Well we were cheated last time, weren’t we? When the ceasefire was declared we were told by the IRA and by Sinn Fein that this was for good, that it wasn’t going to go back to violence. But it did. And not only did it go back to violence, we now know that within days of declaring the ceasefire they were actually putting many tons of explosives in the London garage that we subsequently found. Now that won’t do. That was a fake ceasefire. They didn’t just mislead the British government, they misled Ireland, north and south, and the rest of the world as well. Well I don’t think that is any good in the future. So what we are saying about an unequivocal ceasefire is that when they declare it, we will need to be satisfied that this time they genuinely mean it and it is not a fake.
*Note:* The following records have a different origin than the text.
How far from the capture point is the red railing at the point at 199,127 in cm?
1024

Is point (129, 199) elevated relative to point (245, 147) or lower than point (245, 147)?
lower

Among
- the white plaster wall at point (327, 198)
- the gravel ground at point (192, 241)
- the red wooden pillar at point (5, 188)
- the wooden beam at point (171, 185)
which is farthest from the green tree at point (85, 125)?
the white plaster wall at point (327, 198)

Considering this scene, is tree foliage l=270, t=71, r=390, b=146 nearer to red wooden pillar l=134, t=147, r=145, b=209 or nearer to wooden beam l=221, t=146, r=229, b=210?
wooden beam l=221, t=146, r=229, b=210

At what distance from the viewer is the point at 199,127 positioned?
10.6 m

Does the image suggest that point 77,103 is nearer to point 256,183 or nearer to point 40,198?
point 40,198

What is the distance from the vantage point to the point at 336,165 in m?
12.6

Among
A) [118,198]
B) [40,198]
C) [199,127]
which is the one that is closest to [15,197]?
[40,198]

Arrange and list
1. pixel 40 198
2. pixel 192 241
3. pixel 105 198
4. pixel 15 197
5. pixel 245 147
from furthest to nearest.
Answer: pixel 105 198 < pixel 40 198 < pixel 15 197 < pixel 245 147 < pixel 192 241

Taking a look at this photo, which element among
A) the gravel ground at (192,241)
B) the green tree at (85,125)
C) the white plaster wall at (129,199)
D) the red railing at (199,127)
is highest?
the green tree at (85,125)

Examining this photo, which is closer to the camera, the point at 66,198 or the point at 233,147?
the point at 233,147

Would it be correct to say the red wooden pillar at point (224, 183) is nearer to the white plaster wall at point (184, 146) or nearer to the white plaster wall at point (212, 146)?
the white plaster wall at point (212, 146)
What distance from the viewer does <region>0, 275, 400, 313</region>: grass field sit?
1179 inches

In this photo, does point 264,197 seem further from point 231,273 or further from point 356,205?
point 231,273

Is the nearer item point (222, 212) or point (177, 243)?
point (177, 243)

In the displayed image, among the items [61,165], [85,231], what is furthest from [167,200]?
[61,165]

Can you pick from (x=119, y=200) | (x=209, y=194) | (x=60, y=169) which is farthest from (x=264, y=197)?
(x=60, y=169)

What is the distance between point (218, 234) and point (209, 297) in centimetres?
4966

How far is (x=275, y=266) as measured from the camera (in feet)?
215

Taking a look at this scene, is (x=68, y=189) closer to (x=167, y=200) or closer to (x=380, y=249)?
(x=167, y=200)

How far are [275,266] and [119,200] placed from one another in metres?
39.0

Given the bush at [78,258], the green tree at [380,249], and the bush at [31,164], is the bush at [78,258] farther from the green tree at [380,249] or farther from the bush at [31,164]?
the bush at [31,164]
And we will judge that in two ways: firstly, by what they say at the time of the ceasefire, we will require them to say that this is for good, for lasting.

QUESTION:

[Mr Major was asked if it needed to be a written statement].

PRIME MINISTER:

They will make a statement presumably, I am not going to be pedantic about how they do it, but we want them to commit themselves to the fact that this is real. And secondly, we will judge what happens on the ground, we will judge what they do as well as what they say. And by that I mean we will judge whether they are still conducting surveillance, whether they are still targeting, whether they are still purchasing arms. We will judge those things. We will judge whether there are paramilitary beatings. If those things continue then it is a fake ceasefire and we will state it as such. If those things cease then we will be able to accept - as I hope it will be - that this is a genuine ceasefire. And when we can be satisfied that it is a genuine ceasefire, then the door opens for Sinn Fein to enter the talks.

QUESTION:

[Mr Major was asked for a timescale].

PRIME MINISTER:

I don’t want to put a timescale on it because I think a timescale would be supremely unhelpful. What matters is not the artificial passage of time but the certainty that what they have said is actually being carried out on the ground. Now I don’t know how long that will take, but I am not looking for artificial delay, I am not looking for a piece of string stretched from here to forever, I am looking for the certainty that what they have said is genuine. And when we can be satisfied that it is genuine then we can open the door to talks.

QUESTION:

[Mr Major was asked whether it would be one or two months].

PRIME MINISTER:

I am not going to put a time to it, either short or long. I don’t think we can put a time to it. But I will make a judgement as soon as we think we credibly can.